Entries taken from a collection
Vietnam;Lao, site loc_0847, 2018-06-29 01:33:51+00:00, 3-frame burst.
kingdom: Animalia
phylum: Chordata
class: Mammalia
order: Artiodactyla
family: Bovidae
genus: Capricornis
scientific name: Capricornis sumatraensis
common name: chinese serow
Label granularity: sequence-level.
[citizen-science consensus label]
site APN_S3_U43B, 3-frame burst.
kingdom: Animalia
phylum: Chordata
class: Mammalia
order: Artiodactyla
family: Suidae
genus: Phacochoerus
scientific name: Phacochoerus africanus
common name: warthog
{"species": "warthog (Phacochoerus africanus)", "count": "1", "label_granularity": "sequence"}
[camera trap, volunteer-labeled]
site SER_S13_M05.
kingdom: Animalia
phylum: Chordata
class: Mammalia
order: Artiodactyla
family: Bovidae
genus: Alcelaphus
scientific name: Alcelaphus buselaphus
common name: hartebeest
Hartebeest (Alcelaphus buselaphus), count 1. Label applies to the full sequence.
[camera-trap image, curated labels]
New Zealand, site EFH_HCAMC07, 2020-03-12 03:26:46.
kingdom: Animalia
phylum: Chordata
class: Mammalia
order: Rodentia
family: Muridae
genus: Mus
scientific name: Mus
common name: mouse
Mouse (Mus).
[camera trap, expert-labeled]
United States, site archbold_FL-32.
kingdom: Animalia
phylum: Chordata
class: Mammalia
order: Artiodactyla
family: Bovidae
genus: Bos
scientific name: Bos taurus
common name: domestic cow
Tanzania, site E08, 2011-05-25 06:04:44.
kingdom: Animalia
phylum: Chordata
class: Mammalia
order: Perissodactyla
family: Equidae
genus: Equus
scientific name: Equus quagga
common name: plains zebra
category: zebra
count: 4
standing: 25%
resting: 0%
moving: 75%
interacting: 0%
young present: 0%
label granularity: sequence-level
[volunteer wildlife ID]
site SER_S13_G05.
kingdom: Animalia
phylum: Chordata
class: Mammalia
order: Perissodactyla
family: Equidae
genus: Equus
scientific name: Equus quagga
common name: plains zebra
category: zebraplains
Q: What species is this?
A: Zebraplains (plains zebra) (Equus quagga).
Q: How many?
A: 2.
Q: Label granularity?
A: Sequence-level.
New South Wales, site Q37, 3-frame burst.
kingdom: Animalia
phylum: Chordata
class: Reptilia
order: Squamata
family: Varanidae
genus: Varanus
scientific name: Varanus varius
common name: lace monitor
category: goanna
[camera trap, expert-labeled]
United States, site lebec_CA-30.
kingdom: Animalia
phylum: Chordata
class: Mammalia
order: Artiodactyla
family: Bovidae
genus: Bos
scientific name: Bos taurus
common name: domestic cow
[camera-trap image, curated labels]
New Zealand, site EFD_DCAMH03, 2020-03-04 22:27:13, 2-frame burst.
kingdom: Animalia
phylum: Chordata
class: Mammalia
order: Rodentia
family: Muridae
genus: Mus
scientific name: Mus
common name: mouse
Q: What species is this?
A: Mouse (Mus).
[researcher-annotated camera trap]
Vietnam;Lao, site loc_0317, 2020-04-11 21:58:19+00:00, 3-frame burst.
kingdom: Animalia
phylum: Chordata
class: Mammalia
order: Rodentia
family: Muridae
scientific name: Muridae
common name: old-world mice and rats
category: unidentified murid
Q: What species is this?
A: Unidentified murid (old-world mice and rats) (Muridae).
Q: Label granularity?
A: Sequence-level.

WORK REQUEST: Repeat all the records without altering a single word.

WRITTEN ANSWER:
Vietnam;Lao, site loc_0847, 2018-06-29 01:33:51+00:00, 3-frame burst.
kingdom: Animalia
phylum: Chordata
class: Mammalia
order: Artiodactyla
family: Bovidae
genus: Capricornis
scientific name: Capricornis sumatraensis
common name: chinese serow
Label granularity: sequence-level.
[citizen-science consensus label]
site APN_S3_U43B, 3-frame burst.
kingdom: Animalia
phylum: Chordata
class: Mammalia
order: Artiodactyla
family: Suidae
genus: Phacochoerus
scientific name: Phacochoerus africanus
common name: warthog
{"species": "warthog (Phacochoerus africanus)", "count": "1", "label_granularity": "sequence"}
[camera trap, volunteer-labeled]
site SER_S13_M05.
kingdom: Animalia
phylum: Chordata
class: Mammalia
order: Artiodactyla
family: Bovidae
genus: Alcelaphus
scientific name: Alcelaphus buselaphus
common name: hartebeest
Hartebeest (Alcelaphus buselaphus), count 1. Label applies to the full sequence.
[camera-trap image, curated labels]
New Zealand, site EFH_HCAMC07, 2020-03-12 03:26:46.
kingdom: Animalia
phylum: Chordata
class: Mammalia
order: Rodentia
family: Muridae
genus: Mus
scientific name: Mus
common name: mouse
Mouse (Mus).
[camera trap, expert-labeled]
United States, site archbold_FL-32.
kingdom: Animalia
phylum: Chordata
class: Mammalia
order: Artiodactyla
family: Bovidae
genus: Bos
scientific name: Bos taurus
common name: domestic cow
Tanzania, site E08, 2011-05-25 06:04:44.
kingdom: Animalia
phylum: Chordata
class: Mammalia
order: Perissodactyla
family: Equidae
genus: Equus
scientific name: Equus quagga
common name: plains zebra
category: zebra
count: 4
standing: 25%
resting: 0%
moving: 75%
interacting: 0%
young present: 0%
label granularity: sequence-level
[volunteer wildlife ID]
site SER_S13_G05.
kingdom: Animalia
phylum: Chordata
class: Mammalia
order: Perissodactyla
family: Equidae
genus: Equus
scientific name: Equus quagga
common name: plains zebra
category: zebraplains
Q: What species is this?
A: Zebraplains (plains zebra) (Equus quagga).
Q: How many?
A: 2.
Q: Label granularity?
A: Sequence-level.
New South Wales, site Q37, 3-frame burst.
kingdom: Animalia
phylum: Chordata
class: Reptilia
order: Squamata
family: Varanidae
genus: Varanus
scientific name: Varanus varius
common name: lace monitor
category: goanna
[camera trap, expert-labeled]
United States, site lebec_CA-30.
kingdom: Animalia
phylum: Chordata
class: Mammalia
order: Artiodactyla
family: Bovidae
genus: Bos
scientific name: Bos taurus
common name: domestic cow
[camera-trap image, curated labels]
New Zealand, site EFD_DCAMH03, 2020-03-04 22:27:13, 2-frame burst.
kingdom: Animalia
phylum: Chordata
class: Mammalia
order: Rodentia
family: Muridae
genus: Mus
scientific name: Mus
common name: mouse
Q: What species is this?
A: Mouse (Mus).
[researcher-annotated camera trap]
Vietnam;Lao, site loc_0317, 2020-04-11 21:58:19+00:00, 3-frame burst.
kingdom: Animalia
phylum: Chordata
class: Mammalia
order: Rodentia
family: Muridae
scientific name: Muridae
common name: old-world mice and rats
category: unidentified murid
Q: What species is this?
A: Unidentified murid (old-world mice and rats) (Muridae).
Q: Label granularity?
A: Sequence-level.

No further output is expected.